How to Make the Most of IoT Data
Guest Post by Paul Steel, IoT Application and Architecture Specialist in the AT&T Internet of Things Organization
These days, articles discussing Internet of Things (IoT) and either the security or the surplus of edge devices that are smaller and cheaper than the most recent one announced are dominating tech news. What seems to be less talked about is IoT data and the how and what to do with everything coming off the edge.
Let me be clear, both security and the edge device are important and we will discuss them in a future post. The questions we’re addressing are how will data transform your business and what to do with all that data coming off the edge.
The Value of IoT Data
So why is IoT data so important? The answer is two-fold: “Start now or be consumed” and “Don’t be a hoarder.”
Start Now or Be Consumed
I think everyone would agree, we are still close to the beginning of IoT and we are already talking about petabytes of data coming off the edge. For clarification, when I refer to “the edge,” I’m referring to the hardware or software on the asset you are tracking or monitoring. For example, I have hardware on a tractor that is monitoring engine temperature, speed, and location. The hardware would be considered “the edge,” the beginning of the transmission of data.
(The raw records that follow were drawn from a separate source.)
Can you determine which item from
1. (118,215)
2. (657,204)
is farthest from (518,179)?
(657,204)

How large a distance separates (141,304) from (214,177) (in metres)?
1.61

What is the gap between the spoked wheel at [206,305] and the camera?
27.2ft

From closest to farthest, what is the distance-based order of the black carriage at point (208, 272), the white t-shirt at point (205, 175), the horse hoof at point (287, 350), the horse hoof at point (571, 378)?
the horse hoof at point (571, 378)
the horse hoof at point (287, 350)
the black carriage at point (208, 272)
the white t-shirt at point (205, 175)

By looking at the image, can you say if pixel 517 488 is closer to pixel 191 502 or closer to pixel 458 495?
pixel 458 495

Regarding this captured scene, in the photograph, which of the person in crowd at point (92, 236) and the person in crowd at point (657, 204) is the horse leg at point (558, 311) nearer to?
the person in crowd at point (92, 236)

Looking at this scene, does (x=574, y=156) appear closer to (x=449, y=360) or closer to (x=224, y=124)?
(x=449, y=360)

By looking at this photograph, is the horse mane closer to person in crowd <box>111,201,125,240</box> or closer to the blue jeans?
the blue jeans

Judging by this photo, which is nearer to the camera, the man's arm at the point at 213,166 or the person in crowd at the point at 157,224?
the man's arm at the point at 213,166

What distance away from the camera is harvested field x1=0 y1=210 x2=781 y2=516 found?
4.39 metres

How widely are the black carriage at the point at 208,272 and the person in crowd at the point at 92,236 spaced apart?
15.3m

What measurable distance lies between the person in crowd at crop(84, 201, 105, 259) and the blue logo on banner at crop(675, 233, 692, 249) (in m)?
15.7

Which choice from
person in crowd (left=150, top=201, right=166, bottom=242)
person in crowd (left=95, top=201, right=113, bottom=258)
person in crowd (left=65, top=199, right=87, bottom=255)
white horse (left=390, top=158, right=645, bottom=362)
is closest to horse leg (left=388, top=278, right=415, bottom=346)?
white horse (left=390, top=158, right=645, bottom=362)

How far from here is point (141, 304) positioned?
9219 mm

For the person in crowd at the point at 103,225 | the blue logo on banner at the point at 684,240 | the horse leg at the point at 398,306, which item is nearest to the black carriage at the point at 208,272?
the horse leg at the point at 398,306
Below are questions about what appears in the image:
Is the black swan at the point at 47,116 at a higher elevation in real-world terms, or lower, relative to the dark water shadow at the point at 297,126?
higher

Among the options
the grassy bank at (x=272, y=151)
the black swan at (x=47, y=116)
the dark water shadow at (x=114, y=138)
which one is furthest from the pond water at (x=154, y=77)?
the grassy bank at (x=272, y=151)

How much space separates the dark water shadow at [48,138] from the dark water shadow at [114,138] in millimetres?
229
Data should be viewed as the lifeblood of the current state and future direction of some companies. How should those companies use data when approaching customer satisfaction and pivotal changes? First and foremost, a company should be planning for storage of that data and ease of accessibility (yes, I’m talking about the cloud). IoT cloud storage provides the greatest flexibility, overall cost, and global reach versus housing that data locally.
As the industry starts to move towards the Internet of Everything, that data will start to grow and companies run the risk of getting consumed as this adds a new layer to the amount of data companies are retrieving.
Don’t Be a Hoarder
Another way to combat this influx of data is to answer the hardest (as my co-worker John would say) question: “Why do you need all that data?” Let’s take fleet tracking as an example, if I want to verify my drivers are within speed ranges, do I have to track everything? If all you are interested in is when the drivers are starting to reach a certain threshold consider only tracking speed and location when certain parameters are met. For example, the truck has kept to a speed under 50 mph, but when that truck reaches 56 mph I will start logging speed and location until the truck speed comes back down to 50 mph. Now, I have valuable information that is logged and can be used as hard data for that driver’s performance review. While this is a very rudimentary example, you can extrapolate this to other IoT solutions or projects. In this way, you’re only getting the data you need, making it more usable. Refer to the image of AT&T Flow Designer to see how I selected the data to be placed into M2X Data Service.
When looking at the assets in your IoT deployment, it is also important to ask, “How do I decide what information to collect?” This question is highly dependent on what you are trying to accomplish with your IoT strategy. In the truck speed example, all I want to collect is the time, location, and speed of that truck while it was above 56 mph. Here’s another example: Let’s say I want to see trends in vending machine product sales during the summer. In that case, I would collect all the data off of my vending machines between June and September and use my analytics engine. Again, these examples are very basic, but it should get you thinking about how this IoT data should be working for you and your company.
Why M2X Is So Important
Having that dedicated long-term cloud-based storage is the first step to answering the question “What to do with all that IoT data?” When evaluating your IoT strategy, remember these items:
- Does your organization have an IoT data storage plan?
- Is that data available via the cloud?
- Of the data coming off the edge, what data do I care about and is it necessary to store everything?
- Is the stored data easily accessible to run through an analytics engine or connect to other systems?
Once you answer those questions take a look at AT&T’s M2X Data Service, a cloud-based fully managed time-series data storage service for network connected machine-to-machine (M2M) devices and industrial IoT. From trucks and turbines to vending machines and freight containers, M2X enables the devices that power your business to connect and share valuable data. AT&T M2X also gives access to that time series data via web services so that you are able to run that data through your corporate analytics engine.
With the other components of AT&T IoT Services, you also have the flexibility to decide on what data is stored and available in M2X. This gives you the benefit of having analytics running against the most valuable data coming off your assets as well as the value of the amount of storage needed.